■ What this exercise asks
A – Please decide whether each statement below agrees with the options list that follows. For each, answer yes or no and quote the deciding words of the list. (i) The -infile option is optional. (ii) If -outfile is not given, the result goes into MS_pc.odm. (iii) The default value of -skipIfExists is False.
B – Reproduce the options list below word for word, from "Settings concerning the" up to and including "sets are accepted.".

■ Extract to read
· · · · · · ·

Common Package/Script Options

Settings concerning the general options for (package) scripts.

-infile input text file, directory or strip file

Type : Path
Remark : mandatory
Description: As input either the name of an ASCII file (extension .txt) containing the names of the data files (one file per line) or an expression using wildcards to specify the respective data sets are accepted.

-outfile output directory or settings file (.odm)

Type : String
Remark : optional, default: MS_pc.odm
Description: Specifies the name of the merged multispectral point cloud.If not specified, the result will be stored in MS_pc.odm file.

-tempdir temporary directory

Type : Path
Remark : optional, default: current directory
Description: Specifies the directory where all intermediate results are stored. If not specified, a TEMP subdirectory is created in the current working directory. Additional subdirectories (one per involved module) are created.

-cfg Path to configuration file

Type : Path
Remark : optional, default: $OPALS_ROOT/cfg/preMergeChannelsPointclouds.cfg
Description: The name of a configuration file containing all relevant calculation parameters is expected. If not specified, the default cfg files as provided by the OPALS distribution are used.

-projectDir project directory

Type : Path
Remark : optional, default: current directory
Description: The default project directory is the current working directory, but can be easily changed by this parameter. All path parameters, if not specified as absolute paths, are interpreted relative to the project directory.

-skipIfExists skip processing if result already exists

Type : Boolean
Remark : optional, default: True
Description: Skip processing if result already exists. In order to re-run current script it is useful to repeat the processing only if the respective output does not already exist. This allows for incremental processing of large projects.

possible input	evaluates to
1, true, yes, Boolean(True), True	Boolean(True)
0, false, no, Boolean(False), False	Boolean(False)

-distribute determine how many local processes should be used

Type : String
Remark : optional
Description: according to the number chosen as the value, independent processes are being started to parallelise (parts of) the program and therefore enhance the runtime.

· · · · · · ·

■ Entries supplied
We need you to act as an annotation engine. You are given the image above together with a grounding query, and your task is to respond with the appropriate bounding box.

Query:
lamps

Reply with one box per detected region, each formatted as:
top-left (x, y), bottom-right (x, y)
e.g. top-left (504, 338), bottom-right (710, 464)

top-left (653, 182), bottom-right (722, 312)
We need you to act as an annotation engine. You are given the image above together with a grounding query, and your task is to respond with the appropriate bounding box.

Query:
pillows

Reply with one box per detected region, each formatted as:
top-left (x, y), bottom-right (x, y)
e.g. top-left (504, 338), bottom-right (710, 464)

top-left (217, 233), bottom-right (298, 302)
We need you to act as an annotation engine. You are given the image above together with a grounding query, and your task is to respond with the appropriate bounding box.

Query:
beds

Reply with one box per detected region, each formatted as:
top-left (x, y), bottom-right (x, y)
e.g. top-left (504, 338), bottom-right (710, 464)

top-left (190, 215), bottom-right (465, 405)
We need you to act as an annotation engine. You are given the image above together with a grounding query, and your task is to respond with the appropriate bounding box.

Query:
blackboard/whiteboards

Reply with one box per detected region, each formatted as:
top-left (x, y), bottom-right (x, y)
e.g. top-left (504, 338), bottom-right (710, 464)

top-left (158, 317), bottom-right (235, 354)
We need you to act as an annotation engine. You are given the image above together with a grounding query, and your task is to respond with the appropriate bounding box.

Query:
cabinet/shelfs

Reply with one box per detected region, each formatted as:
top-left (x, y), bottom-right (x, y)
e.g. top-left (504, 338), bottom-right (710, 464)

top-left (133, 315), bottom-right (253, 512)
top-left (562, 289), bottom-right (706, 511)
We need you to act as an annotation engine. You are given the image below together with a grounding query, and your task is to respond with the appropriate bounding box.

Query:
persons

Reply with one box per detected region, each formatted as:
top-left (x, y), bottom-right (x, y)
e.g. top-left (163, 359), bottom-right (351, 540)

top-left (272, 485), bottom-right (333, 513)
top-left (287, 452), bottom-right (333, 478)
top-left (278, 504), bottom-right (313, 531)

· · · · · · ·

■ Numbered responses
A –
(i) No: "Remark : mandatory"
(ii) Yes: "If not specified, the result will be stored in MS_pc.odm file."
(iii) No: "Remark : optional, default: True"

B –
Settings concerning the general options for (package) scripts.

-infile input text file, directory or strip file

Type : Path
Remark : mandatory
Description: As input either the name of an ASCII file (extension .txt) containing the names of the data files (one file per line) or an expression using wildcards to specify the respective data sets are accepted.